Парень матюкнулся сквозь зубы и, схватив путевку, прыгнул в кабину, яростно блеснув глазами. С треском бахнула дверца, взвыл мотор, и самосвал укатил, подпрыгивая на колдобинах.
Шугаев побрел за Яковом Петровичем, который, словно позабыв о нем, шел без оглядки, мелькая рыжими рассохшимися сапогами. Войдя в косую тень транспортерной галереи, он вдруг остановился и с резкостью, с которой отвечал шоферу, кинул:
— Мне приказали снять пломбы — я снял! — Он выхватил из кармана пиджака скомканный нечистый платок и, горько морщась, стал утирать усеянное потным бисером лицо и жилистую шею. — Ну и штрафуй! Штрафуй меня! — выговорил он с ожесточением, пытаясь сунуть платок куда-то мимо кармана. Запихнув его, наконец-то, в карман, он достал пачку «Беломора», чиркнул спичкой и тяжело задымил. — Думаешь, я молчал?.. Да только начальству доказывать — все равно что против ветра… плевать!
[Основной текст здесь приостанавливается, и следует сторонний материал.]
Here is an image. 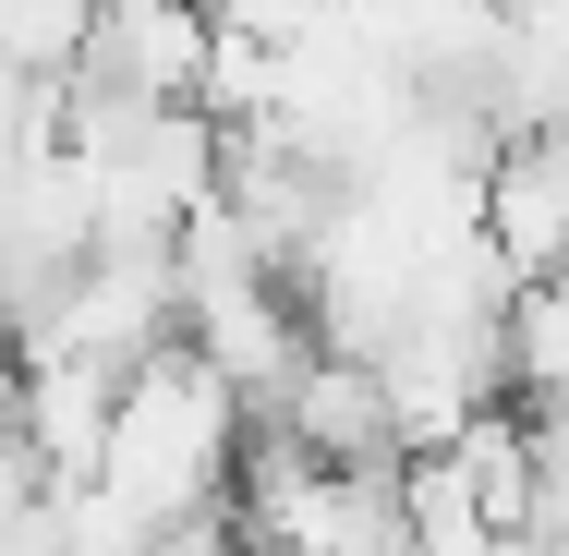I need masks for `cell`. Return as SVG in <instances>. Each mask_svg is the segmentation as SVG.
I'll list each match as a JSON object with an SVG mask.
<instances>
[{"mask_svg": "<svg viewBox=\"0 0 569 556\" xmlns=\"http://www.w3.org/2000/svg\"><path fill=\"white\" fill-rule=\"evenodd\" d=\"M146 556H242V545H230V520L207 508V520H158V533H146Z\"/></svg>", "mask_w": 569, "mask_h": 556, "instance_id": "9c48e42d", "label": "cell"}, {"mask_svg": "<svg viewBox=\"0 0 569 556\" xmlns=\"http://www.w3.org/2000/svg\"><path fill=\"white\" fill-rule=\"evenodd\" d=\"M497 556H569V545H521V533H509V545H497Z\"/></svg>", "mask_w": 569, "mask_h": 556, "instance_id": "8fae6325", "label": "cell"}, {"mask_svg": "<svg viewBox=\"0 0 569 556\" xmlns=\"http://www.w3.org/2000/svg\"><path fill=\"white\" fill-rule=\"evenodd\" d=\"M558 375H569V303L558 279H533L497 303V400H558Z\"/></svg>", "mask_w": 569, "mask_h": 556, "instance_id": "8992f818", "label": "cell"}, {"mask_svg": "<svg viewBox=\"0 0 569 556\" xmlns=\"http://www.w3.org/2000/svg\"><path fill=\"white\" fill-rule=\"evenodd\" d=\"M12 387H24V351H12V327H0V424H12Z\"/></svg>", "mask_w": 569, "mask_h": 556, "instance_id": "30bf717a", "label": "cell"}, {"mask_svg": "<svg viewBox=\"0 0 569 556\" xmlns=\"http://www.w3.org/2000/svg\"><path fill=\"white\" fill-rule=\"evenodd\" d=\"M86 24H98V0H0V73L12 85H61Z\"/></svg>", "mask_w": 569, "mask_h": 556, "instance_id": "52a82bcc", "label": "cell"}, {"mask_svg": "<svg viewBox=\"0 0 569 556\" xmlns=\"http://www.w3.org/2000/svg\"><path fill=\"white\" fill-rule=\"evenodd\" d=\"M328 12H340V0H219L207 24H219V37H242V49H267V61H291Z\"/></svg>", "mask_w": 569, "mask_h": 556, "instance_id": "ba28073f", "label": "cell"}, {"mask_svg": "<svg viewBox=\"0 0 569 556\" xmlns=\"http://www.w3.org/2000/svg\"><path fill=\"white\" fill-rule=\"evenodd\" d=\"M194 73H207V12H182V0H98V24H86L61 85H98L121 110H194Z\"/></svg>", "mask_w": 569, "mask_h": 556, "instance_id": "7a4b0ae2", "label": "cell"}, {"mask_svg": "<svg viewBox=\"0 0 569 556\" xmlns=\"http://www.w3.org/2000/svg\"><path fill=\"white\" fill-rule=\"evenodd\" d=\"M230 459H242V400L170 338L146 351L110 387V436H98V484H110L133 520H207L230 496Z\"/></svg>", "mask_w": 569, "mask_h": 556, "instance_id": "6da1fadb", "label": "cell"}, {"mask_svg": "<svg viewBox=\"0 0 569 556\" xmlns=\"http://www.w3.org/2000/svg\"><path fill=\"white\" fill-rule=\"evenodd\" d=\"M110 387H121V375H98V363H24V387H12V424H0V436L37 459V484H86V472H98Z\"/></svg>", "mask_w": 569, "mask_h": 556, "instance_id": "5b68a950", "label": "cell"}, {"mask_svg": "<svg viewBox=\"0 0 569 556\" xmlns=\"http://www.w3.org/2000/svg\"><path fill=\"white\" fill-rule=\"evenodd\" d=\"M267 436H291L316 472H388V459H400V447H388V400H376V375H363V363H328V351H303V375L279 387Z\"/></svg>", "mask_w": 569, "mask_h": 556, "instance_id": "277c9868", "label": "cell"}, {"mask_svg": "<svg viewBox=\"0 0 569 556\" xmlns=\"http://www.w3.org/2000/svg\"><path fill=\"white\" fill-rule=\"evenodd\" d=\"M558 219H569L558 133H509V145L472 170V230H485V254L533 291V279H558Z\"/></svg>", "mask_w": 569, "mask_h": 556, "instance_id": "3957f363", "label": "cell"}]
</instances>
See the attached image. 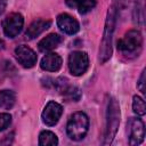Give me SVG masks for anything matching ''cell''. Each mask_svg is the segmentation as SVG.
<instances>
[{
    "mask_svg": "<svg viewBox=\"0 0 146 146\" xmlns=\"http://www.w3.org/2000/svg\"><path fill=\"white\" fill-rule=\"evenodd\" d=\"M62 42V36H59L58 34L56 33H51L49 35H47L46 38H43L39 43H38V47H39V50L40 51H50L52 50L54 48L58 47V44Z\"/></svg>",
    "mask_w": 146,
    "mask_h": 146,
    "instance_id": "cell-13",
    "label": "cell"
},
{
    "mask_svg": "<svg viewBox=\"0 0 146 146\" xmlns=\"http://www.w3.org/2000/svg\"><path fill=\"white\" fill-rule=\"evenodd\" d=\"M141 46H143V36L140 32L137 30H130L117 42V49L122 55L127 57L138 56V54L141 50Z\"/></svg>",
    "mask_w": 146,
    "mask_h": 146,
    "instance_id": "cell-3",
    "label": "cell"
},
{
    "mask_svg": "<svg viewBox=\"0 0 146 146\" xmlns=\"http://www.w3.org/2000/svg\"><path fill=\"white\" fill-rule=\"evenodd\" d=\"M120 124V106L115 98L110 97L106 107V127L104 135V145H108L113 141L117 128Z\"/></svg>",
    "mask_w": 146,
    "mask_h": 146,
    "instance_id": "cell-2",
    "label": "cell"
},
{
    "mask_svg": "<svg viewBox=\"0 0 146 146\" xmlns=\"http://www.w3.org/2000/svg\"><path fill=\"white\" fill-rule=\"evenodd\" d=\"M89 129V119L83 112H75L68 119L66 125L67 136L72 140H81L84 138Z\"/></svg>",
    "mask_w": 146,
    "mask_h": 146,
    "instance_id": "cell-4",
    "label": "cell"
},
{
    "mask_svg": "<svg viewBox=\"0 0 146 146\" xmlns=\"http://www.w3.org/2000/svg\"><path fill=\"white\" fill-rule=\"evenodd\" d=\"M24 25V18L19 13H11L9 14L2 22V29L5 34L8 38L17 36Z\"/></svg>",
    "mask_w": 146,
    "mask_h": 146,
    "instance_id": "cell-6",
    "label": "cell"
},
{
    "mask_svg": "<svg viewBox=\"0 0 146 146\" xmlns=\"http://www.w3.org/2000/svg\"><path fill=\"white\" fill-rule=\"evenodd\" d=\"M79 1H80V0H65L66 5H67L68 7H71V8L76 7V6H78V3H79Z\"/></svg>",
    "mask_w": 146,
    "mask_h": 146,
    "instance_id": "cell-21",
    "label": "cell"
},
{
    "mask_svg": "<svg viewBox=\"0 0 146 146\" xmlns=\"http://www.w3.org/2000/svg\"><path fill=\"white\" fill-rule=\"evenodd\" d=\"M130 145H139L145 137V125L139 117H130L127 123Z\"/></svg>",
    "mask_w": 146,
    "mask_h": 146,
    "instance_id": "cell-7",
    "label": "cell"
},
{
    "mask_svg": "<svg viewBox=\"0 0 146 146\" xmlns=\"http://www.w3.org/2000/svg\"><path fill=\"white\" fill-rule=\"evenodd\" d=\"M96 6V0H80L78 3V10L81 15H84L89 13L91 9H94Z\"/></svg>",
    "mask_w": 146,
    "mask_h": 146,
    "instance_id": "cell-17",
    "label": "cell"
},
{
    "mask_svg": "<svg viewBox=\"0 0 146 146\" xmlns=\"http://www.w3.org/2000/svg\"><path fill=\"white\" fill-rule=\"evenodd\" d=\"M62 113H63L62 105L51 100L46 105V107H44V110L41 114V117H42V121H43L44 124H47L49 127H52L59 121V119L62 116Z\"/></svg>",
    "mask_w": 146,
    "mask_h": 146,
    "instance_id": "cell-8",
    "label": "cell"
},
{
    "mask_svg": "<svg viewBox=\"0 0 146 146\" xmlns=\"http://www.w3.org/2000/svg\"><path fill=\"white\" fill-rule=\"evenodd\" d=\"M138 88L141 91V94H145V70L141 72V75H140V79L138 82Z\"/></svg>",
    "mask_w": 146,
    "mask_h": 146,
    "instance_id": "cell-20",
    "label": "cell"
},
{
    "mask_svg": "<svg viewBox=\"0 0 146 146\" xmlns=\"http://www.w3.org/2000/svg\"><path fill=\"white\" fill-rule=\"evenodd\" d=\"M63 92H64V95H65L67 98H70L71 100H74V102H78V100L80 99V97H81L80 90H79L76 87H72V86L64 88Z\"/></svg>",
    "mask_w": 146,
    "mask_h": 146,
    "instance_id": "cell-18",
    "label": "cell"
},
{
    "mask_svg": "<svg viewBox=\"0 0 146 146\" xmlns=\"http://www.w3.org/2000/svg\"><path fill=\"white\" fill-rule=\"evenodd\" d=\"M6 6H7V0H0V15L3 14Z\"/></svg>",
    "mask_w": 146,
    "mask_h": 146,
    "instance_id": "cell-22",
    "label": "cell"
},
{
    "mask_svg": "<svg viewBox=\"0 0 146 146\" xmlns=\"http://www.w3.org/2000/svg\"><path fill=\"white\" fill-rule=\"evenodd\" d=\"M57 25H58V27H59V30L62 32H64L66 34H70V35L75 34L80 29L78 21L75 18H73L71 15L65 14V13L58 15Z\"/></svg>",
    "mask_w": 146,
    "mask_h": 146,
    "instance_id": "cell-10",
    "label": "cell"
},
{
    "mask_svg": "<svg viewBox=\"0 0 146 146\" xmlns=\"http://www.w3.org/2000/svg\"><path fill=\"white\" fill-rule=\"evenodd\" d=\"M57 144H58V139H57V136L54 132L44 130V131H42L40 133V136H39V145H41V146H47V145L55 146Z\"/></svg>",
    "mask_w": 146,
    "mask_h": 146,
    "instance_id": "cell-15",
    "label": "cell"
},
{
    "mask_svg": "<svg viewBox=\"0 0 146 146\" xmlns=\"http://www.w3.org/2000/svg\"><path fill=\"white\" fill-rule=\"evenodd\" d=\"M88 66H89V58L84 51H73L70 54L68 68L73 75L80 76L84 74Z\"/></svg>",
    "mask_w": 146,
    "mask_h": 146,
    "instance_id": "cell-5",
    "label": "cell"
},
{
    "mask_svg": "<svg viewBox=\"0 0 146 146\" xmlns=\"http://www.w3.org/2000/svg\"><path fill=\"white\" fill-rule=\"evenodd\" d=\"M15 102H16V96L14 91L7 89L0 91V108L9 110L14 106Z\"/></svg>",
    "mask_w": 146,
    "mask_h": 146,
    "instance_id": "cell-14",
    "label": "cell"
},
{
    "mask_svg": "<svg viewBox=\"0 0 146 146\" xmlns=\"http://www.w3.org/2000/svg\"><path fill=\"white\" fill-rule=\"evenodd\" d=\"M15 57L17 62L26 68H31L36 63V54L27 46H18L15 49Z\"/></svg>",
    "mask_w": 146,
    "mask_h": 146,
    "instance_id": "cell-9",
    "label": "cell"
},
{
    "mask_svg": "<svg viewBox=\"0 0 146 146\" xmlns=\"http://www.w3.org/2000/svg\"><path fill=\"white\" fill-rule=\"evenodd\" d=\"M62 57L58 54L55 52H49L42 59H41V68L48 72H56L62 66Z\"/></svg>",
    "mask_w": 146,
    "mask_h": 146,
    "instance_id": "cell-12",
    "label": "cell"
},
{
    "mask_svg": "<svg viewBox=\"0 0 146 146\" xmlns=\"http://www.w3.org/2000/svg\"><path fill=\"white\" fill-rule=\"evenodd\" d=\"M116 17H117V9L115 6H111V8L107 11L104 34L102 39L100 49H99V60L102 64L107 62L112 56V38L115 30Z\"/></svg>",
    "mask_w": 146,
    "mask_h": 146,
    "instance_id": "cell-1",
    "label": "cell"
},
{
    "mask_svg": "<svg viewBox=\"0 0 146 146\" xmlns=\"http://www.w3.org/2000/svg\"><path fill=\"white\" fill-rule=\"evenodd\" d=\"M50 24H51L50 21H48V19H41V18L32 22L30 24V26L27 27V30H26V33H25L26 39H29V40L35 39L43 31H46L47 29H49L50 27Z\"/></svg>",
    "mask_w": 146,
    "mask_h": 146,
    "instance_id": "cell-11",
    "label": "cell"
},
{
    "mask_svg": "<svg viewBox=\"0 0 146 146\" xmlns=\"http://www.w3.org/2000/svg\"><path fill=\"white\" fill-rule=\"evenodd\" d=\"M132 110L137 115H144L146 113V105L145 102L141 97L139 96H133V100H132Z\"/></svg>",
    "mask_w": 146,
    "mask_h": 146,
    "instance_id": "cell-16",
    "label": "cell"
},
{
    "mask_svg": "<svg viewBox=\"0 0 146 146\" xmlns=\"http://www.w3.org/2000/svg\"><path fill=\"white\" fill-rule=\"evenodd\" d=\"M11 122V115L9 113H0V131H3L9 127Z\"/></svg>",
    "mask_w": 146,
    "mask_h": 146,
    "instance_id": "cell-19",
    "label": "cell"
}]
</instances>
А была бы моя воля, — он исподлобья покосился на грохочущий в пыльном тумане завод, — давно бы бульдозером снес эту рухлядь к чертям собачьим!..
Шугаев удрученно молчал.
Грохот цементного вдруг оборвался. Слышно стало тишину, приглушенные голоса людей, поспешный топот ног в дощатой галерее, и скоро из мутных прямоугольников дверей потянулись рабочие. Щуря на свету глаза, они отряхивались от пыли и двигались к низенькой пристройке, по-видимому буфету. Но вот они замедлили шаги, переглянулись и гурьбой подались к начальнику.
— Як Петрович, — выходя вперед, спросила женщина в дырявом комбинезоне, — этот самый, что ли, доктор-то санитарный? — Она раскрутила с головы видавший виды платок и хлестнула им по тощему бедру, выбивая цемент.
— Не доктор, Букина, а врач, — поправил Яков Петрович и обвел выжидательным взглядом рабочих.
Они подходили и, тесня друг друга, останавливались перед Яковом Петровичем и Шугаевым молчаливой стеной. При виде этих запудренных пылью фигур с вислыми плечами, Шугаева вдруг охватило то чувство смутного стыда и собственной вины, которые он всегда испытывал, встречая рабочих грязных цехов, потому что слишком уж разительным казалось ему внешнее отличие этих людей от него самого, с его безопасной и чистой работой.
— Так чё, товарищ санитарный врач? — На длинном лице Букиной отпечатался пыльный квадрат, охвативший нос и глаза. — Верно, что ли, болтают, будто вы цементный на излом добиваетесь пустить?
Отрывистые голоса подхватили:
— Цементный на излом, а нас? В подсобники?!
— Вы, что ли, нам платить будете?!
— Ну и пусть ломают! Сдыхать в этой пыли…
— Полсмены нынче просидели, покуда пломбы не сорвали!
— Вентиляторов пущай добавят. Об чем начальство думает?!.